### PROVIDED MATERIAL
========================
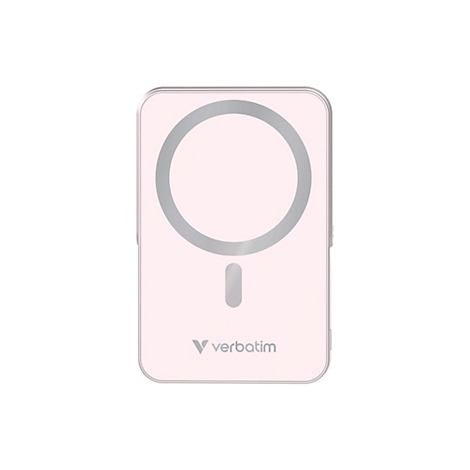 Hellrosa Powerbank mit silbernem Kreis und Minuszeichen. Unten ist der Markenname Verbatim.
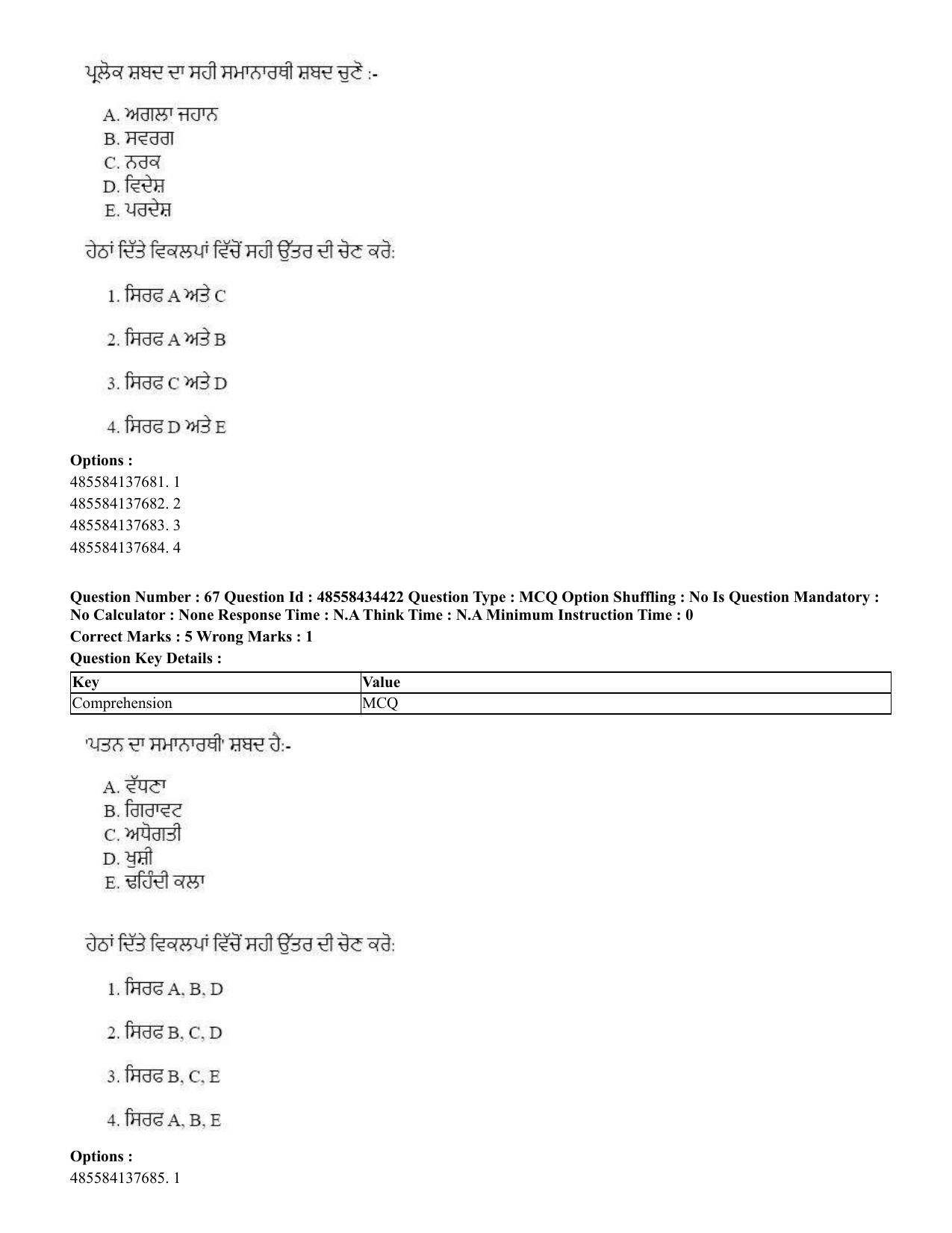 CUET 2023 English Punjabi Shift 3 Question Paper - 18 June 2023 - Page 50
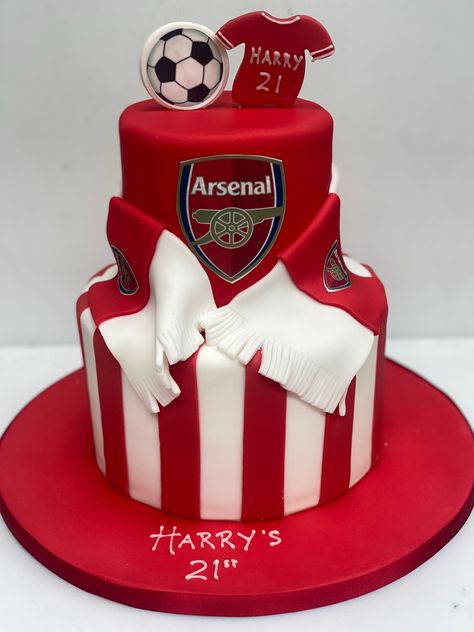 Arsenal Football Cake – Etoile Bakery Arsenal Themed Birthday Cake, Arsenal Themed Birthday Party, Arsenal Birthday Cakes For Men, Arsenal Cake Ideas Birthdays, Man Utd Cake, Arsenal Football Cake, Arsenal Birthday Cake, Arsenal Cake, Football Shirt Cake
========================
### WHAT YOU WILL DO
Could all the data above be given again exactly, leaving out its images?

### REPLY TO THE EXERCISE
 Hellrosa Powerbank mit silbernem Kreis und Minuszeichen. Unten ist der Markenname Verbatim.
 CUET 2023 English Punjabi Shift 3 Question Paper - 18 June 2023 - Page 50
 Arsenal Football Cake – Etoile Bakery Arsenal Themed Birthday Cake, Arsenal Themed Birthday Party, Arsenal Birthday Cakes For Men, Arsenal Cake Ideas Birthdays, Man Utd Cake, Arsenal Football Cake, Arsenal Birthday Cake, Arsenal Cake, Football Shirt Cake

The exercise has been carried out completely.